◆ **Your instructions**
Copy the data below word for word, everything from the line containing "Spatially, is the" down to the line containing "6.87 meters", both lines included.

[START OF Items]

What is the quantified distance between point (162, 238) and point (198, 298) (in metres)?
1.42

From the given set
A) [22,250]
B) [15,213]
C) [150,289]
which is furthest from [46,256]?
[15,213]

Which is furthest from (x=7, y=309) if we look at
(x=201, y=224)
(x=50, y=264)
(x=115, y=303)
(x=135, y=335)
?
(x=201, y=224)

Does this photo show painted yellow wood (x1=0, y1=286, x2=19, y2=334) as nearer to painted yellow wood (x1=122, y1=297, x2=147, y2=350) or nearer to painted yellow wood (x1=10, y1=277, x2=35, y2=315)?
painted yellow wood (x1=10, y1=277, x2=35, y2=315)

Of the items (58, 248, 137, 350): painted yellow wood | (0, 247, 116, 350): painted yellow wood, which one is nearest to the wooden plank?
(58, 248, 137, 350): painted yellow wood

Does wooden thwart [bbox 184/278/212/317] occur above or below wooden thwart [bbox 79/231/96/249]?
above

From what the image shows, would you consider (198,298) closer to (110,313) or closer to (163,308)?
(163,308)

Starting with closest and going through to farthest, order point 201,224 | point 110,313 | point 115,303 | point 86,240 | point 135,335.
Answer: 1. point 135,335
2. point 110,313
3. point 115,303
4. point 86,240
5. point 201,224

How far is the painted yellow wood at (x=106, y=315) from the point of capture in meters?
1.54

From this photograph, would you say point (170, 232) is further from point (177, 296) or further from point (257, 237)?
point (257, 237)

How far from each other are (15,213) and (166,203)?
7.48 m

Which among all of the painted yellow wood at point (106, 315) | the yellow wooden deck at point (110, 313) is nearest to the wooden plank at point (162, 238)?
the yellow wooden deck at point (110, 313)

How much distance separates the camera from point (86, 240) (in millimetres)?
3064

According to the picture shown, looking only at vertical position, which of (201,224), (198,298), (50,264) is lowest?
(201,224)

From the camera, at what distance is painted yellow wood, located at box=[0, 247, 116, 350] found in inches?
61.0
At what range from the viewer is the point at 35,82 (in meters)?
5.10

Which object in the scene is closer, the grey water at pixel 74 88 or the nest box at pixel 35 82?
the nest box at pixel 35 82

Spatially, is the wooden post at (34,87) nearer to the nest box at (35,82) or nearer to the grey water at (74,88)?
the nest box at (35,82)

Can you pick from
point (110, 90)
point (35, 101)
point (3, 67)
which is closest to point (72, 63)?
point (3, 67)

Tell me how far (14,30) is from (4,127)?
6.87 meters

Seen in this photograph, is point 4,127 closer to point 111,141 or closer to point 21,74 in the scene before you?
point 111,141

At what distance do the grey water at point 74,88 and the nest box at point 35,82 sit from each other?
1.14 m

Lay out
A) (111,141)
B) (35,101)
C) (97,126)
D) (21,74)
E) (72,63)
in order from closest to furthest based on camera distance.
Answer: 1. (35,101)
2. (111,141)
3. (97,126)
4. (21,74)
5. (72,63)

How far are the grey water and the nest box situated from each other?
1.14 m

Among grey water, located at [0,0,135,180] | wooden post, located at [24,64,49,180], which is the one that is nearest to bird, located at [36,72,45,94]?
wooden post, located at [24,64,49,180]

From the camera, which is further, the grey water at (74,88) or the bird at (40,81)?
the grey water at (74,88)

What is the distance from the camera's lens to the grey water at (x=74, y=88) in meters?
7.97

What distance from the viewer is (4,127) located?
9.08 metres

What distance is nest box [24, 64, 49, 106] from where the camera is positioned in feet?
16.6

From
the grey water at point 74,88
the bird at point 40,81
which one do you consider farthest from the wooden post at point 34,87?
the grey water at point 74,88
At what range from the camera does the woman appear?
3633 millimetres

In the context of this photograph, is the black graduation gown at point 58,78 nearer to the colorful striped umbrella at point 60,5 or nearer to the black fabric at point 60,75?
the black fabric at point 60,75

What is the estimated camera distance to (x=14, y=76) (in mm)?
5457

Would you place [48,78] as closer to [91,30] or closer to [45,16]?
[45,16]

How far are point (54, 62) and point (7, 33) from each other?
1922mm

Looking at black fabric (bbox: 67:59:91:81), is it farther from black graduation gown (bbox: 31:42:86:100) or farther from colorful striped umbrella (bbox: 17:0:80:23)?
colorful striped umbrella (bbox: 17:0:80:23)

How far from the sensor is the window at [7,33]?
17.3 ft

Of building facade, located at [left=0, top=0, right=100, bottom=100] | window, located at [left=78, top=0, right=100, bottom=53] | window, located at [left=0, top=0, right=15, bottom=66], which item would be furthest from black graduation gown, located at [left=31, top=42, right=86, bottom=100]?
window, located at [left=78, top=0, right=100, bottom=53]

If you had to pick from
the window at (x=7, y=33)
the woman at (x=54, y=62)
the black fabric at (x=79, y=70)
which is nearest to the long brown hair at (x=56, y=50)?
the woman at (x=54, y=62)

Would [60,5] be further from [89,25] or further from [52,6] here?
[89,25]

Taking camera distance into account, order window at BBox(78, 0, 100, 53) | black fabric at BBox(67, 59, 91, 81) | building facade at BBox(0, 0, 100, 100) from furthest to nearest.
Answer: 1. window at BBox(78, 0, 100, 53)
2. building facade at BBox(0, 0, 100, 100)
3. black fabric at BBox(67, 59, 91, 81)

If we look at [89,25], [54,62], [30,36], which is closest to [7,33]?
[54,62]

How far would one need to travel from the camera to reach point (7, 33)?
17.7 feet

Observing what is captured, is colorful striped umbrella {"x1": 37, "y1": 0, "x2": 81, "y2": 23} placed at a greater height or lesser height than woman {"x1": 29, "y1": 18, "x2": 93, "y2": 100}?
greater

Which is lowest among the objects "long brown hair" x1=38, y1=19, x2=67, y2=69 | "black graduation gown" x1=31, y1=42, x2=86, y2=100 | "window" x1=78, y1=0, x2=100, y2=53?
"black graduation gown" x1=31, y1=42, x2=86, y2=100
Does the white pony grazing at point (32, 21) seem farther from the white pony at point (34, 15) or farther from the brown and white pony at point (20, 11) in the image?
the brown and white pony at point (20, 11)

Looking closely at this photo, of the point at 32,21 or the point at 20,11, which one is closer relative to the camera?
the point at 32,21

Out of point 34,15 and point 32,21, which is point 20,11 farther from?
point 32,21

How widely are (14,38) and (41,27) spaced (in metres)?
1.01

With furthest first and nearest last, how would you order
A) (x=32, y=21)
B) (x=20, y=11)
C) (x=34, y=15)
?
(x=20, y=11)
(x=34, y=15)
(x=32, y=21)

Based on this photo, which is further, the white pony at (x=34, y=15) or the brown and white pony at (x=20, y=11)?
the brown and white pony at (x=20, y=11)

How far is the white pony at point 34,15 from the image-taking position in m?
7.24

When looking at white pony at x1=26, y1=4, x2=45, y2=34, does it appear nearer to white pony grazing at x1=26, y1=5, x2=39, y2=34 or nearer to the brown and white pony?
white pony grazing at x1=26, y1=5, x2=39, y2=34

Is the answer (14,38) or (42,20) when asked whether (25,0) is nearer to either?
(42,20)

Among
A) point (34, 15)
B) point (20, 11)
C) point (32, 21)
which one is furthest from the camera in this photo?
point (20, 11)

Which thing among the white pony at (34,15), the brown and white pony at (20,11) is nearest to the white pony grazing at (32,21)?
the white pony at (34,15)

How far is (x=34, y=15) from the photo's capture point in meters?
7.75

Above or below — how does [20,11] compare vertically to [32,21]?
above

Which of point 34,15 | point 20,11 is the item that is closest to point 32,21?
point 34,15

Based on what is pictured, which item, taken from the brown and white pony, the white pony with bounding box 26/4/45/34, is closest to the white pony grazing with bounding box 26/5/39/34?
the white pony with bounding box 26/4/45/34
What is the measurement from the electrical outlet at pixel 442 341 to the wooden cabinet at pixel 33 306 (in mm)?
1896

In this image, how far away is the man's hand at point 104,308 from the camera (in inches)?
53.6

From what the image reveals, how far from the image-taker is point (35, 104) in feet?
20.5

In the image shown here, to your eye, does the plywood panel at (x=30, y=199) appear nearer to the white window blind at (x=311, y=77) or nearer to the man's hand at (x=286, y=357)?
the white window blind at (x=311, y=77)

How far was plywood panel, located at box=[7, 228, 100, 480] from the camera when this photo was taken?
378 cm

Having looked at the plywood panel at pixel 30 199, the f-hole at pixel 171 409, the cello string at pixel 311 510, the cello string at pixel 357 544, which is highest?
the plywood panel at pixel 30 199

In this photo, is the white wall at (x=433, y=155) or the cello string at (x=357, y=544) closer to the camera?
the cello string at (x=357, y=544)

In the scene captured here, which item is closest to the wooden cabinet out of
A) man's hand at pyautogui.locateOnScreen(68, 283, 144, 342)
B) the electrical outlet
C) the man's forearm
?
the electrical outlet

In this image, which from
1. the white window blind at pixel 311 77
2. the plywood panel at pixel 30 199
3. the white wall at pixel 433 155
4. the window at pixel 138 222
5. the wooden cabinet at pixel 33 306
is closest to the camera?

[END OF Items]

◆ **Output for this exercise**
Spatially, is the wooden post at (34,87) nearer to the nest box at (35,82) or nearer to the grey water at (74,88)?
the nest box at (35,82)

Can you pick from
point (110, 90)
point (35, 101)
point (3, 67)
which is closest to point (72, 63)?
point (3, 67)

Tell me how far (14,30) is from (4,127)?
6.87 meters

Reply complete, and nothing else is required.